Three sphingolipid mediators including SA1P differed between patients with and without neuropathy at the end of treatment. These sphingolipids were elevated at the end of treatment in the cohort with neuropathy, relative to those without neuropathy. However, across all samples from pre to post-paclitaxel treatment, there was a significant reduction in SA1P levels. It is unclear from the data presented what the underlying mechanism for this result would be.

We agree with the reviewer that our study does not identify the mechanism by which paclitaxel treatment alters sphingolipid concentrations in the plasma of patients. It has been reported before that paclitaxel may increase expression and activity of serine palmitoyltransferase (SPT) which is the crucial enzyme and rate-limiting step in the denovo synthesis of sphingolipids. This may be associated with a shift towards increased synthesis of 1-deoxysphingolipids and a decrease of “classical” sphingolipids (6) and may explain the general reduction of SA1P and other sphingolipid levels after paclitaxel treatment in our study.

It is also conceivable that paclitaxel reduces the release of sphingolipids into the plasma.

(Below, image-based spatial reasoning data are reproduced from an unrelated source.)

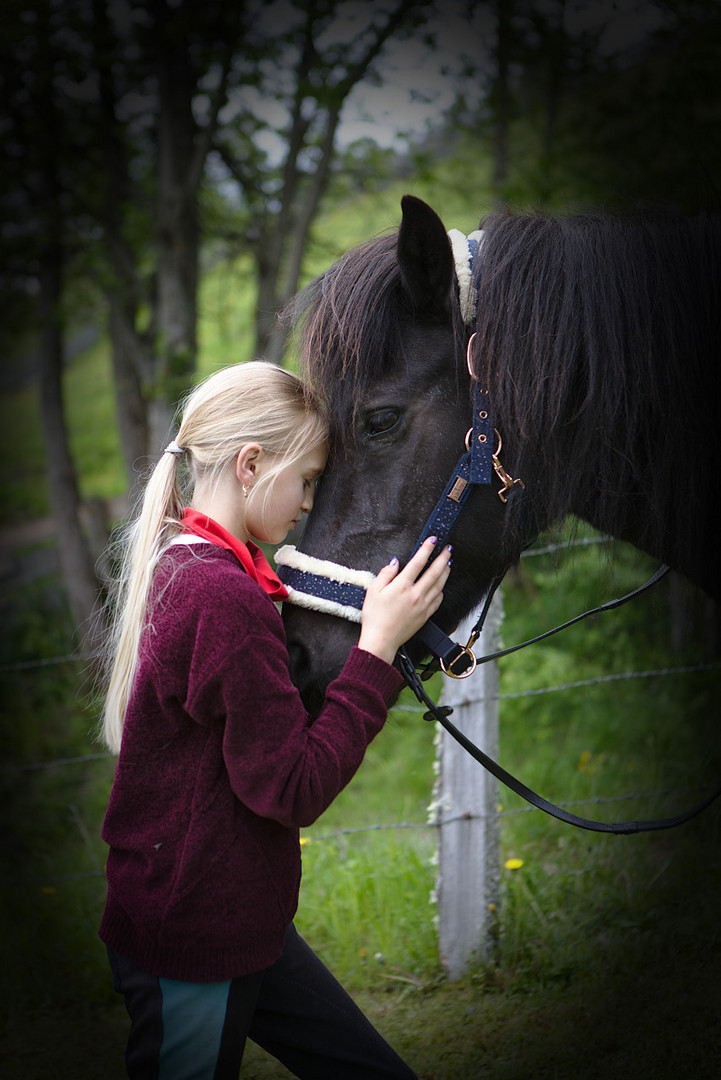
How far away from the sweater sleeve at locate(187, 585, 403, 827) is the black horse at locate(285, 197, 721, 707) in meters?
0.30

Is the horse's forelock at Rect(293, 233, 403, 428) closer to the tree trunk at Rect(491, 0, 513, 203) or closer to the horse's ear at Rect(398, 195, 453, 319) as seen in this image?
the horse's ear at Rect(398, 195, 453, 319)

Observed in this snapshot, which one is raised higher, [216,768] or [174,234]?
[174,234]

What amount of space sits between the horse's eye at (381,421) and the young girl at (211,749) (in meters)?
0.27

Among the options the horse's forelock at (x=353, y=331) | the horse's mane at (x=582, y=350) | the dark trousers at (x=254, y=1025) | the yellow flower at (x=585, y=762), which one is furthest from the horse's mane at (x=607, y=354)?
the yellow flower at (x=585, y=762)

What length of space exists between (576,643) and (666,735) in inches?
37.2

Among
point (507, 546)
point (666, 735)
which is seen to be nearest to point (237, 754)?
point (507, 546)

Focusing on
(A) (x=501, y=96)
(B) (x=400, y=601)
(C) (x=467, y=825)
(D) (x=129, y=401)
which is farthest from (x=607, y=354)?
(D) (x=129, y=401)

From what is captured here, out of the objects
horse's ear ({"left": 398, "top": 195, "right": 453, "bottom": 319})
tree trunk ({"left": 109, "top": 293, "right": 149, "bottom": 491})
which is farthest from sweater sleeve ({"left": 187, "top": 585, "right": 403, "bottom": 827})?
tree trunk ({"left": 109, "top": 293, "right": 149, "bottom": 491})

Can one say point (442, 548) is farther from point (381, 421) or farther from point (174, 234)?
point (174, 234)

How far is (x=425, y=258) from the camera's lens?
172 cm

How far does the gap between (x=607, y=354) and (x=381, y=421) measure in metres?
0.53

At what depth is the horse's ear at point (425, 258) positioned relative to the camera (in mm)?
1623

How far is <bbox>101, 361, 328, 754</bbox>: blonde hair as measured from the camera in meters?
1.52

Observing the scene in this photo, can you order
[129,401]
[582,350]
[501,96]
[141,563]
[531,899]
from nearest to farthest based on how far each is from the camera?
1. [141,563]
2. [582,350]
3. [531,899]
4. [501,96]
5. [129,401]
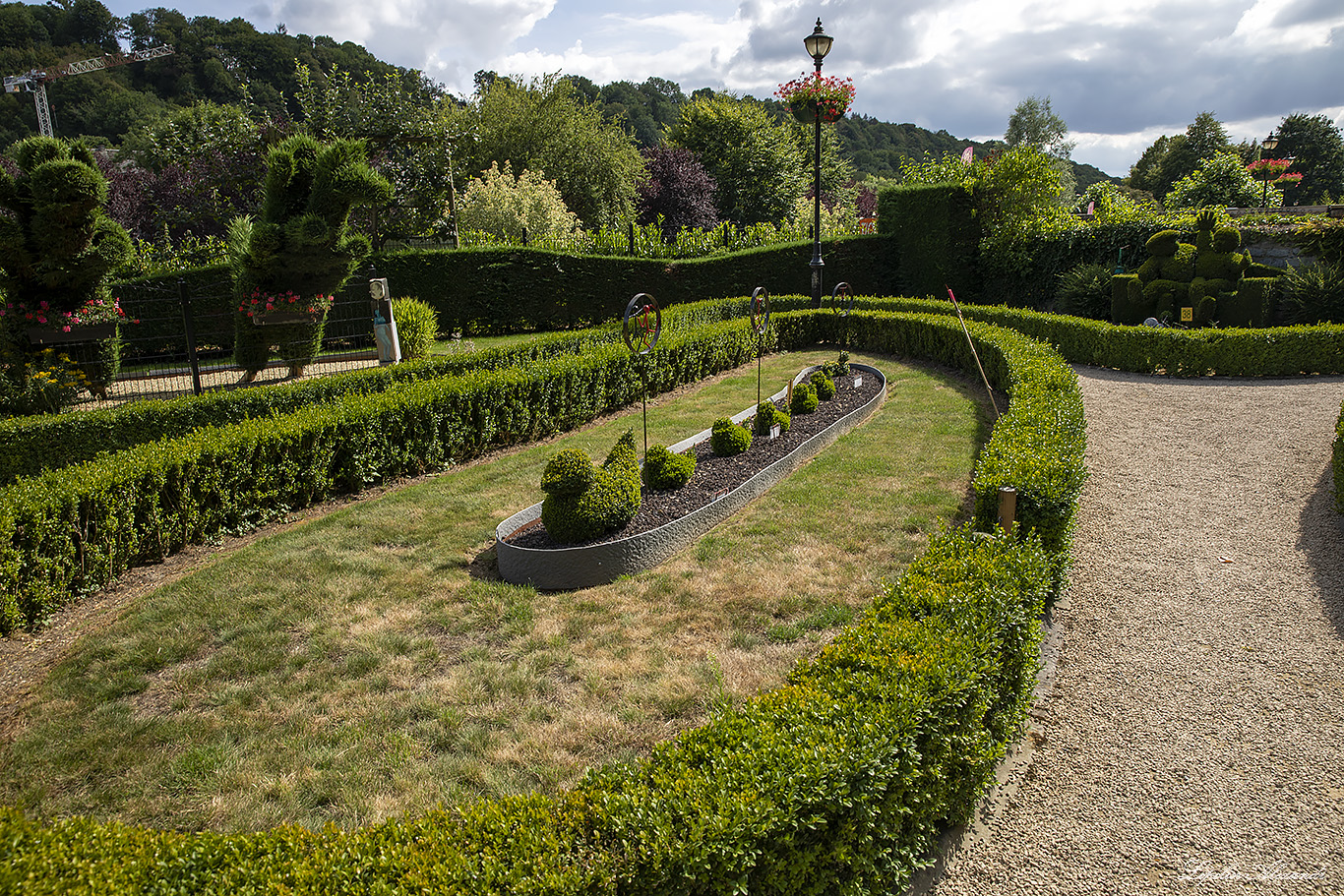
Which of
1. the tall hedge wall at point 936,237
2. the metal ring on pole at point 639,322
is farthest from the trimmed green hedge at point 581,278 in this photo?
the metal ring on pole at point 639,322

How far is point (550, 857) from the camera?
212cm

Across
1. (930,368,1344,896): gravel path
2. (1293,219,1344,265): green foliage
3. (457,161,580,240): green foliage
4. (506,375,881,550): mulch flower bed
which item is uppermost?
(457,161,580,240): green foliage

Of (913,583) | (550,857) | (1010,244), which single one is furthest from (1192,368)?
(550,857)

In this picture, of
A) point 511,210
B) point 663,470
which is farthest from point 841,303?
point 663,470

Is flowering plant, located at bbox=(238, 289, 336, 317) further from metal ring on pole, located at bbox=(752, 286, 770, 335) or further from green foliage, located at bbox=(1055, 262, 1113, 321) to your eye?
green foliage, located at bbox=(1055, 262, 1113, 321)

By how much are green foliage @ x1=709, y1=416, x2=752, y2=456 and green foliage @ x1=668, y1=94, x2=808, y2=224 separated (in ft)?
127

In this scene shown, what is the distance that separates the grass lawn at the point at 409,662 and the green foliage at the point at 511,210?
18.6 m

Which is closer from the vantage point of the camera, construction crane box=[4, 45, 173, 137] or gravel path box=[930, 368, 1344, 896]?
gravel path box=[930, 368, 1344, 896]

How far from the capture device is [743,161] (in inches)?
1750

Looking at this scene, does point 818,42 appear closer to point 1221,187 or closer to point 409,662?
point 409,662

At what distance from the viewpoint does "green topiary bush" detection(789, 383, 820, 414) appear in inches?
375

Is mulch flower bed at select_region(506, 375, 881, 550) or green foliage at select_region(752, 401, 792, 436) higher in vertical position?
green foliage at select_region(752, 401, 792, 436)

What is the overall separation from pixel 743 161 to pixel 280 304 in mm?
37824

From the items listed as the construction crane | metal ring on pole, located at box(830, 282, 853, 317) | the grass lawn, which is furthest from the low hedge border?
the construction crane
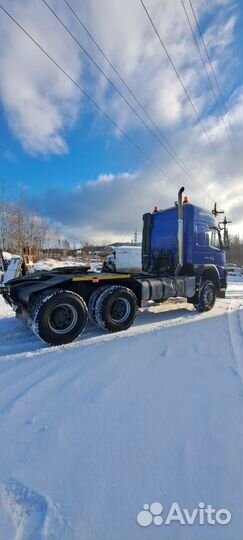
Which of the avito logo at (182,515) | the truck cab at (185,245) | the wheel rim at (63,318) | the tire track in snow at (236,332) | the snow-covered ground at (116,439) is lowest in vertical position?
the avito logo at (182,515)

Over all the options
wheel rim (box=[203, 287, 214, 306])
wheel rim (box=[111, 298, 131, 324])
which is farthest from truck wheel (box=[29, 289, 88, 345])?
wheel rim (box=[203, 287, 214, 306])

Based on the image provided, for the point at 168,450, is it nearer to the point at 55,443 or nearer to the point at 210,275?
the point at 55,443

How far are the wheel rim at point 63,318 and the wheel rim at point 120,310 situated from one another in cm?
90

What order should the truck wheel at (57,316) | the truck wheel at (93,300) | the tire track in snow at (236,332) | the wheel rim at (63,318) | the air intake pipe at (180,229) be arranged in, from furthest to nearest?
the air intake pipe at (180,229) < the truck wheel at (93,300) < the wheel rim at (63,318) < the truck wheel at (57,316) < the tire track in snow at (236,332)

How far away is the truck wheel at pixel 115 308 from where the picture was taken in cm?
530

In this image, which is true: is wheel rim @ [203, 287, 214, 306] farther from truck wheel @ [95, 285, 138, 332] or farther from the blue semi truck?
truck wheel @ [95, 285, 138, 332]

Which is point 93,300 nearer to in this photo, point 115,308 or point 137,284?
point 115,308

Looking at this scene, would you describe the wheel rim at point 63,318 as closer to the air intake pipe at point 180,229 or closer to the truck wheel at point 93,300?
the truck wheel at point 93,300

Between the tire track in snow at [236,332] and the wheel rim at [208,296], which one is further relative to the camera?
the wheel rim at [208,296]

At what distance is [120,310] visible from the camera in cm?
562

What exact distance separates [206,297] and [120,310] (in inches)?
115

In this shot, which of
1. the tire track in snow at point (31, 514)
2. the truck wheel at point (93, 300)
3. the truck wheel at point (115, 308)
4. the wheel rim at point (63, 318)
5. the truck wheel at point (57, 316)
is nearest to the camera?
the tire track in snow at point (31, 514)

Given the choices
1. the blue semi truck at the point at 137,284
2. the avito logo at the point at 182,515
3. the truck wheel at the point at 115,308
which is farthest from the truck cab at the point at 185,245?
the avito logo at the point at 182,515

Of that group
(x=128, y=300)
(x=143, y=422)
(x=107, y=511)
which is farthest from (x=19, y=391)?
(x=128, y=300)
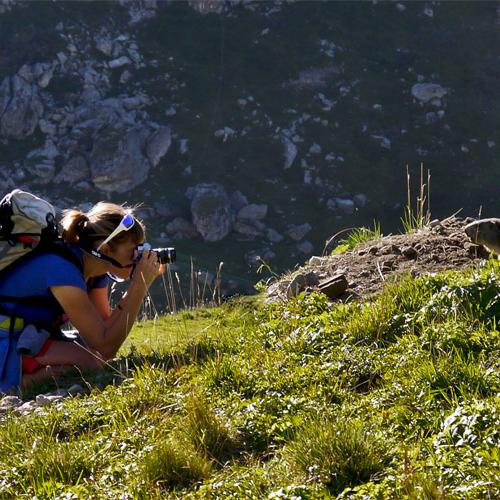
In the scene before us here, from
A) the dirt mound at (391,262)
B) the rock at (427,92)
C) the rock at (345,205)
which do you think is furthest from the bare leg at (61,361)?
the rock at (427,92)

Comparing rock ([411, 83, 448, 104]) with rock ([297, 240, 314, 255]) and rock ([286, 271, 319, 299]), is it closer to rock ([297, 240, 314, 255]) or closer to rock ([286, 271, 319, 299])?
rock ([297, 240, 314, 255])

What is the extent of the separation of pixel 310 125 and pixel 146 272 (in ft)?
157

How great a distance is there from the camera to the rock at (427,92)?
177 ft

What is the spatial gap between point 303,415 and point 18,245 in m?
2.51

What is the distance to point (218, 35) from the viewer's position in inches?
2329

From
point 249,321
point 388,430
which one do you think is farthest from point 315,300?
point 388,430

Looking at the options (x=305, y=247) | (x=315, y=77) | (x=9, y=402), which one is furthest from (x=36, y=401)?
(x=315, y=77)

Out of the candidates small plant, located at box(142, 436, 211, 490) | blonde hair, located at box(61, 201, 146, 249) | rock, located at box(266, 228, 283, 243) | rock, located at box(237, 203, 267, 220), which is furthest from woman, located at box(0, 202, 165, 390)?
rock, located at box(237, 203, 267, 220)

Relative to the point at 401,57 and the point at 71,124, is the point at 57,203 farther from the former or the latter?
the point at 401,57

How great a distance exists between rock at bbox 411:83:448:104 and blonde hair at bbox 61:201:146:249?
50.8 m

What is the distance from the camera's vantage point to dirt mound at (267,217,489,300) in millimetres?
6594

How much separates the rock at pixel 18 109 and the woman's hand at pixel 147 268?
47872 millimetres

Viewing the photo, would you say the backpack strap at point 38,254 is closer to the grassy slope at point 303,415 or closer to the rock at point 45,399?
the grassy slope at point 303,415

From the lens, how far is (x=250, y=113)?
53062 mm
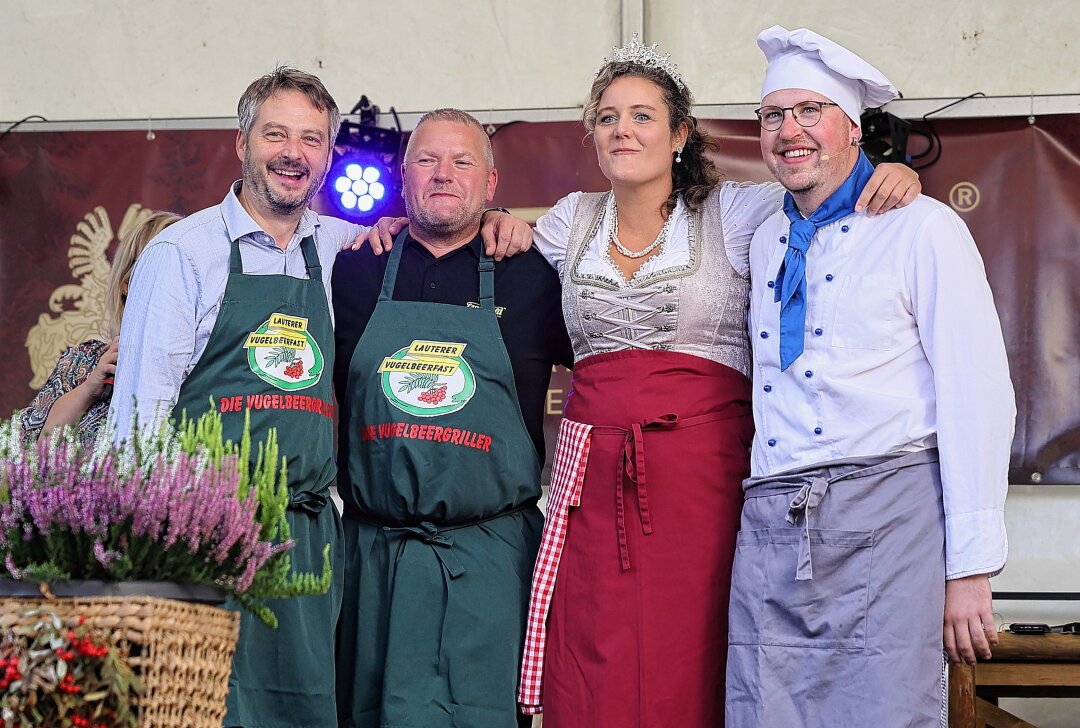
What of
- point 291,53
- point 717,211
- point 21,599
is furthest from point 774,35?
point 291,53

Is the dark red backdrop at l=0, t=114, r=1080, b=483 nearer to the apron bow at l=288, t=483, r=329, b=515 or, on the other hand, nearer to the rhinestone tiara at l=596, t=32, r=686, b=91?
the rhinestone tiara at l=596, t=32, r=686, b=91

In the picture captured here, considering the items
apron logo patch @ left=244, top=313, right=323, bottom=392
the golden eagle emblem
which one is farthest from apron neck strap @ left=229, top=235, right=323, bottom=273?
the golden eagle emblem

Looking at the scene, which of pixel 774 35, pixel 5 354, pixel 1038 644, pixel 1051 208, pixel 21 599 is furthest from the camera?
pixel 5 354

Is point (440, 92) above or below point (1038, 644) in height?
above

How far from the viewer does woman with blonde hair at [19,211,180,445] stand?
9.52ft

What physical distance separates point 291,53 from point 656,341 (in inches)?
94.4

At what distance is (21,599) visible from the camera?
4.59 ft

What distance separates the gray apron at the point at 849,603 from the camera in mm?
2115

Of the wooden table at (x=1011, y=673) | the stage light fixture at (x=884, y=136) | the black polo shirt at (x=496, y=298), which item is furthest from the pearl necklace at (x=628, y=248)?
the wooden table at (x=1011, y=673)

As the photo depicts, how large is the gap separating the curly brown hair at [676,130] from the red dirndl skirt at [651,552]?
390 millimetres

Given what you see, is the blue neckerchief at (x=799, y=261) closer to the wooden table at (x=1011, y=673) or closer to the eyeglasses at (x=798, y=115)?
the eyeglasses at (x=798, y=115)

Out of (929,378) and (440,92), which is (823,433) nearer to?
(929,378)

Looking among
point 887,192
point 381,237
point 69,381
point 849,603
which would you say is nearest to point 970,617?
point 849,603

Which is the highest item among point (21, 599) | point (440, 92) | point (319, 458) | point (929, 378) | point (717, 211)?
point (440, 92)
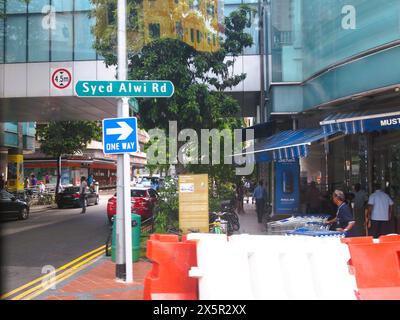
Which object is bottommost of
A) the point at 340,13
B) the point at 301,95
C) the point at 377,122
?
the point at 377,122

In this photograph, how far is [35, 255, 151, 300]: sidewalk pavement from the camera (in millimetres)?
6723

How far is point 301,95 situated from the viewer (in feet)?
45.9

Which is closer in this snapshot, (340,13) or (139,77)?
(340,13)

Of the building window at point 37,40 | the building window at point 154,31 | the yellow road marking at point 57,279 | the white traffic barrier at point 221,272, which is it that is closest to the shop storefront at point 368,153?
the white traffic barrier at point 221,272

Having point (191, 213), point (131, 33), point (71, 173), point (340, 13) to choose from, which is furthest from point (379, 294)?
point (71, 173)

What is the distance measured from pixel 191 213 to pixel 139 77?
4316mm

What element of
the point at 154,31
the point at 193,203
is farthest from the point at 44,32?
the point at 193,203

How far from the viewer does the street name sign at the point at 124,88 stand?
7.58m

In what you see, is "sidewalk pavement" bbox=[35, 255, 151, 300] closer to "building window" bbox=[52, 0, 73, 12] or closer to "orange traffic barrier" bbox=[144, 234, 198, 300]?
"orange traffic barrier" bbox=[144, 234, 198, 300]

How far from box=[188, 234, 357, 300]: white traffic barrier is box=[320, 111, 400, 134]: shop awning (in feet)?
12.7

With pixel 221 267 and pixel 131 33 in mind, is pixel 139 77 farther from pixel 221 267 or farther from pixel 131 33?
pixel 221 267

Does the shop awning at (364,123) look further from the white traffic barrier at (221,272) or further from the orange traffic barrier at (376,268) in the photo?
the white traffic barrier at (221,272)

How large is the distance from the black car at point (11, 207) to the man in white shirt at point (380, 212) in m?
14.4

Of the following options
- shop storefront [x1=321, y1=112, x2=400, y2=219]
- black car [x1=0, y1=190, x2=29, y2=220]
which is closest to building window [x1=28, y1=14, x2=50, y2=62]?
black car [x1=0, y1=190, x2=29, y2=220]
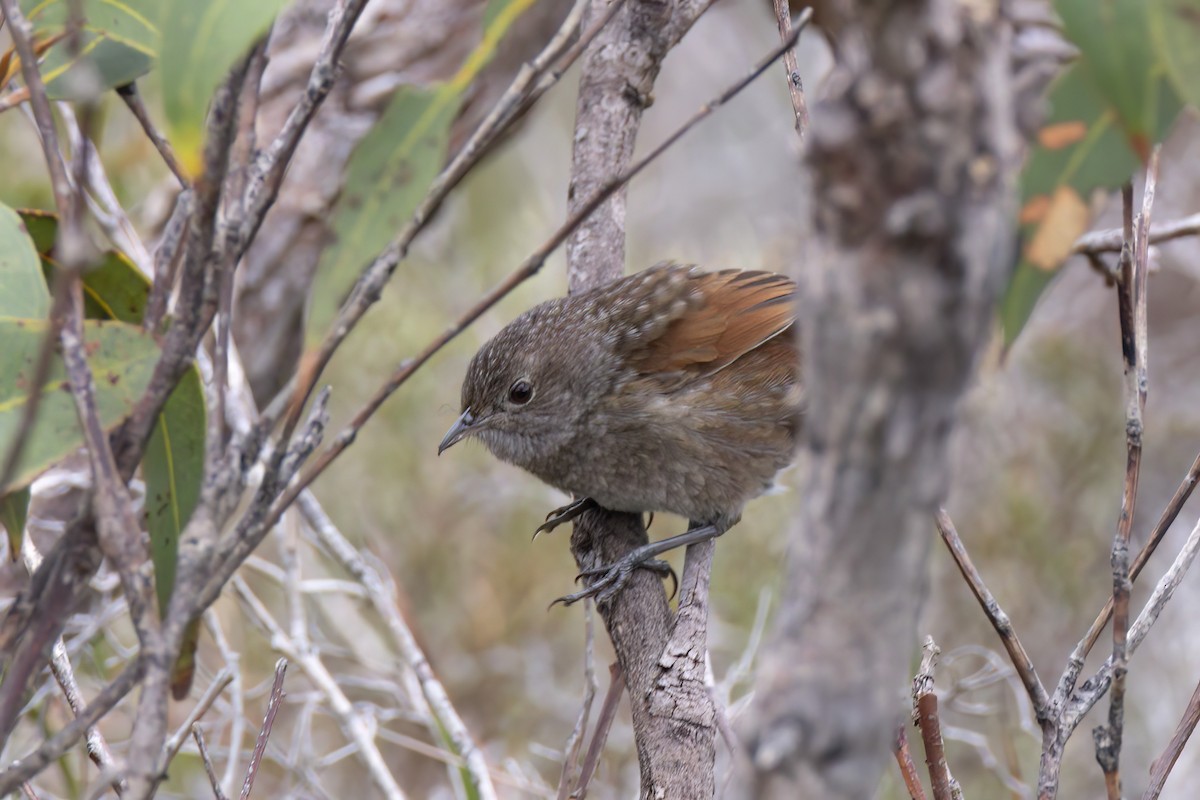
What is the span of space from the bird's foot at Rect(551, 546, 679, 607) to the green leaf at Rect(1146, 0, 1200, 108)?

Paclitaxel is a microtubule stabilizing agent (7) that may interfere with intracellular transport processes and release of paracrine mediators.

The mechanistic details of paclitaxel involvement in sphingolipid metabolism or transport are highly interesting but identifying them is beyond the scope of our manuscript.

If elevated SA1P is associated with neuropathy development, it would be expected to increase in those who develop neuropathy from pre to post-treatment time points.

There is a general trend of reduced plasma SA1P concentrations following paclitaxel treatment. Nevertheless, patients experiencing neuropathy exhibit significantly elevated SA1P levels post-treatment.

It has been shown before that paclitaxel-induced neuropathic pain requires activation of the S1P1 receptor in a preclinical study (8). Moreover, a meta-analysis of genome-wide association studies (GWAS) from two clinical cohorts identified multiple regulatory elements and increased activity of S1PR1 associated with paclitaxel-induced neuropathy (9). These data imply that enhanced S1P receptor activity and signaling are key drivers of paclitaxel-induced neuropathy. It seems that both, increased levels of the sphingolipid ligands in combination with enhanced expression and activity of S1P receptors can potentiate paclitaxel-induced neuropathy in patients. This explains why also decreased SA1P concentrations after paclitaxel treatment can still enhance neuropathy via the S1PRTRPV1 axis in sensory neurons.

We added this paragraph to the discussions section of our manuscript.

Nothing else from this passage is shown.